§ **Job A**
List each platform that the libaribcaption page names as supported, along with any library the page notes as required for it.
§ **Job B**
Carry the libaribcaption page forward, starting right after its final line.

§ **Page excerpt**

= = = =

GithubHelp home page GithubHelp logo

xqq / libaribcaption Goto Github PK

View Code? Open in Web Editor NEW
103.0 5.0 12.0 996 KB

Portable ARIB STD-B24 Caption Decoder/Renderer

License: MIT License

CMake 4.52% C 6.98% C++ 88.50%
arib aribb24 caption closedcaption cpp dtv ffmpeg

libaribcaption's Introduction

libaribcaption

日本語

A portable caption decoder / renderer for handling ARIB STD-B24 based TV broadcast captions.

Background

While CEA-608/708 closed caption standards are used by the ATSC system in North America, DVB Subtitles / DVB Teletext defined in DVB standard are used in Europe and many parts of the world, Japan established its own TV broadcasting standard ISDB that includes a kind of caption service defined in ARIB STD-B24 by the Association of Radio Industries and Businesses (ARIB).

Brazil also adopted ISDB-T International for their broadcasting by establishing Brazilian version SBTVD / ISDB-Tb based on the Japanese standard, which has been widely used in South America countries and around the world. Brazilian version also includes a caption service for Latin languages defined in ABNT NBR 15606-1 which is modified from ARIB STD-B24 specification. Philippines also adopted ISDB-T International based on the Brazilian standards, but uses UTF-8 for caption encoding based on the Japansese specification ARIB STD-B24.

Though ISDB-based TV broadcasting has been operating for about 20 years, ARIB based caption is still lacking support in general players.

Overview

libaribcaption provides decoder and renderer for handling ARIB STD-B24 based broadcast captions, making it possible for general players to render ARIB captions with the same effect (or even better) as Television.

libaribcaption is written in C++17 but also provides C interfaces to make it easier to integrate into video players. It is a lightweight library that only depends on libfreetype and libfontconfig in the worst case.

libaribcaption is a cross-platform library that works on various platforms, including but not limited to:

  • Windows 7+
  • Windows XP+ (libfreetype required)
  • Linux (libfreetype and libfontconfig required)
  • Android 2.x+ (libfreetype required)
  • macOS
  • iOS

Screenshot

screenshot0.png

Features

  • Support captions in Japanese (ARIB STD-B24 JIS), Latin languages (ABNT NBR 15606-1) and Philippine (ARIB STD-B24 UTF-8)
  • Full support for rendering ARIB additional symbols (Gaiji) and DRCS characters
  • Lightweight and portable implementation that works on various platforms
  • Performance optimized (SSE2 on x86/x64) graphics rendering
  • Multiple text rendering backend driven by DirectWrite / CoreText / FreeType
  • Zero third-party dependencies on Windows (using DirectWrite) and macOS / iOS (using CoreText)

= = = =

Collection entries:
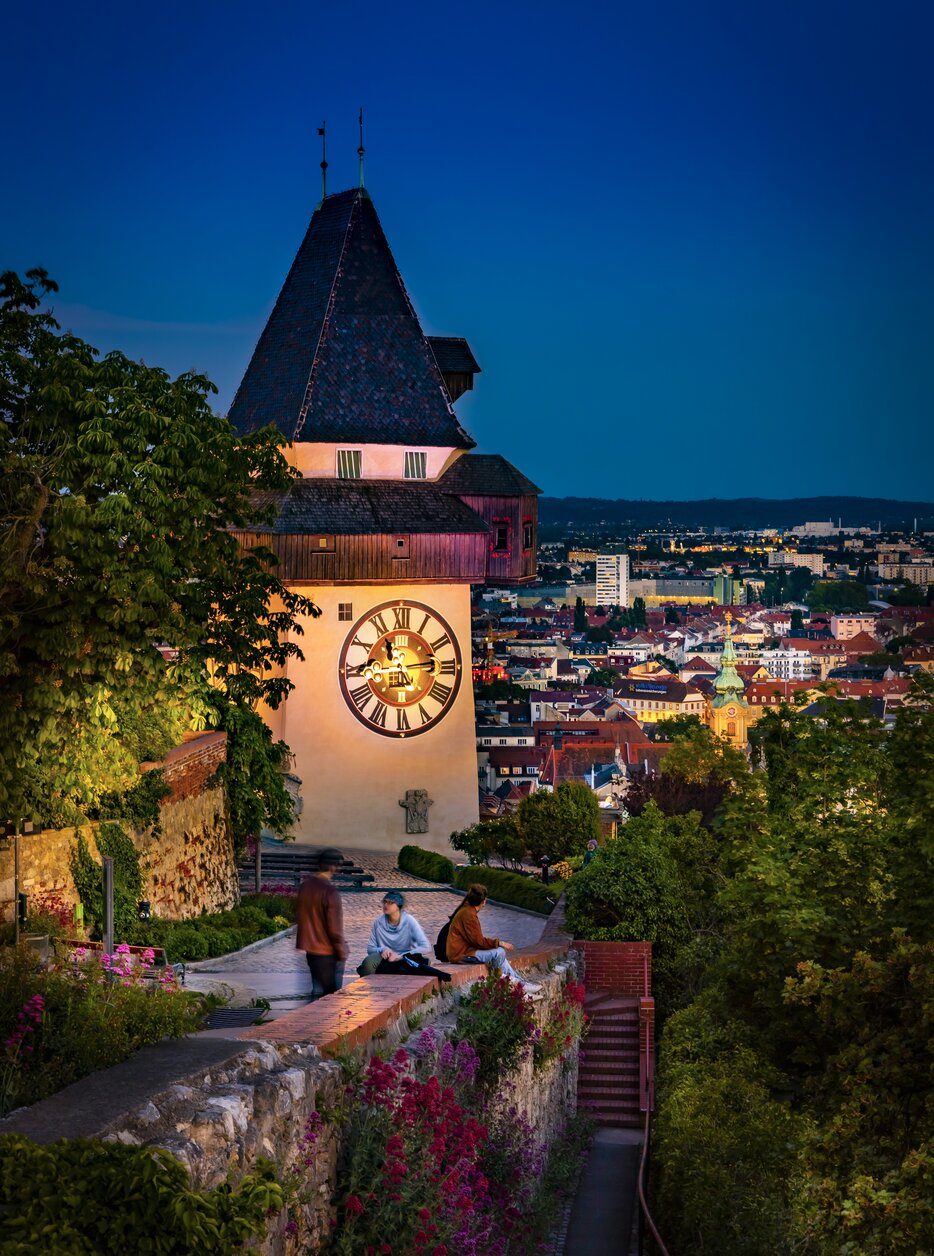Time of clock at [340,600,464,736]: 11:13
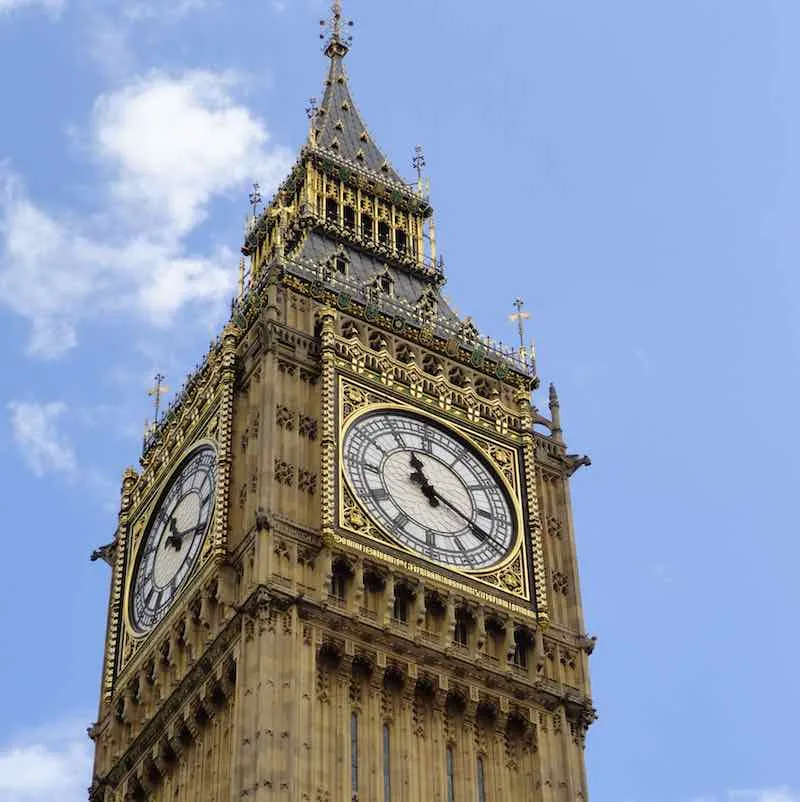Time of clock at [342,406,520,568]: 11:19
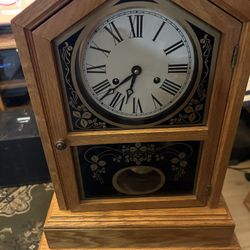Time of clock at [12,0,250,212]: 6:38
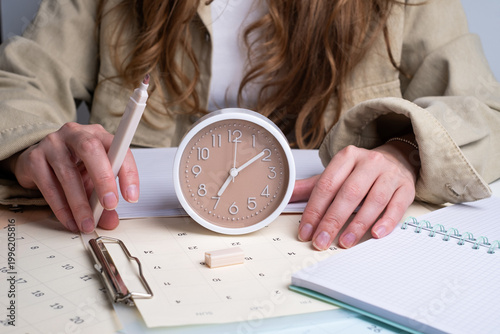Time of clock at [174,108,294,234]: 7:09
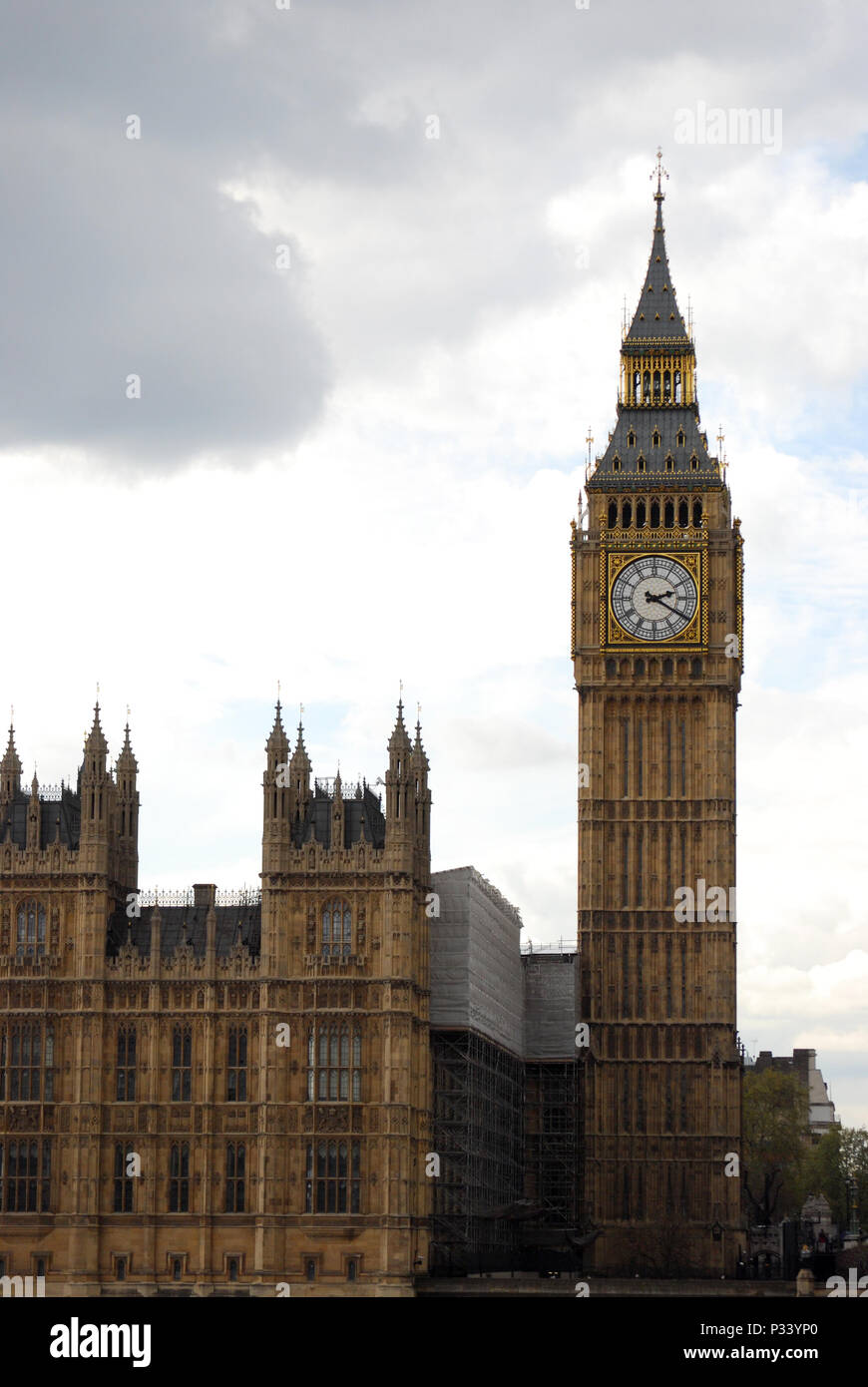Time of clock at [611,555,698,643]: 2:20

= = = =

§ **Exercise output A**
- Windows 7+
- Windows XP+ (libfreetype required)
- Linux (libfreetype and libfontconfig required)
- Android 2.x+ (libfreetype required)
- macOS
- iOS

§ **Exercise output B**
  • Built-in font fallback mechanism
  • Built-in DRCS converting table for replacing / rendering known DRCS characters into / by alternative Unicode

Build

CMake 3.11+ and a C++17 compatible compiler will be necessary for building. Usually you just have to:

cd libaribcaption
mkdir build
cd build
cmake .. -DCMAKE_BUILD_TYPE=Release
cmake --build . -j8
cmake --install .      # Optional

By default libaribcaption is compiled as static library, indicate ARIBCC_SHARED_LIBRARY:BOOL=ON to build as a shared library:

cmake .. -DCMAKE_BUILD_TYPE=Release -DARIBCC_SHARED_LIBRARY:BOOL=ON    # or -DBUILD_SHARED_LIBS:BOOL=ON

libaribcaption has several CMake options that can be specified:

ARIBCC_BUILD_TESTS:BOOL            # Compile test codes inside /test. Default to OFF
ARIBCC_SHARED_LIBRARY:BOOL         # Compile as shared library. Default to OFF
ARIBCC_NO_EXCEPTIONS:BOOL          # Disable C++ Exceptions. Default to OFF
ARIBCC_NO_RTTI:BOOL                # Disable C++ RTTI. Default to OFF
ARIBCC_NO_RENDERER:BOOL            # Disable the renderer and leave only the decoder behind. Default to OFF
ARIBCC_IS_ANDROID:BOOL             # Indicate target platform is Android. Detected automatically by default.
ARIBCC_USE_DIRECTWRITE:BOOL        # Enable DirectWrite font provider & renderer. Default to ON on Windows
ARIBCC_USE_GDI_FONT:BOOL           # Enable GDI font provider which is necessary for WinXP support. Default to OFF.
ARIBCC_USE_CORETEXT:BOOL           # Enable CoreText font provider & renderer. Default to ON on macOS / iOS
ARIBCC_USE_FREETYPE:BOOL           # Enable FreeType based renderer. Default to ON on Linux / Android
ARIBCC_USE_EMBEDDED_FREETYPE:BOOL  # Use embedded FreeType instead of searching system library. Default to OFF
ARIBCC_USE_FONTCONFIG:BOOL         # Enable Fontconfig font provider. Default to ON on Linux and other platforms

By default, libaribcaption only enables DirectWrite on Windows and CoreText on macOS / iOS without any third-party dependencies, But you can still enable the FreeType based text renderer by indicating -DARIBCC_USE_FREETYPE:BOOL=ON.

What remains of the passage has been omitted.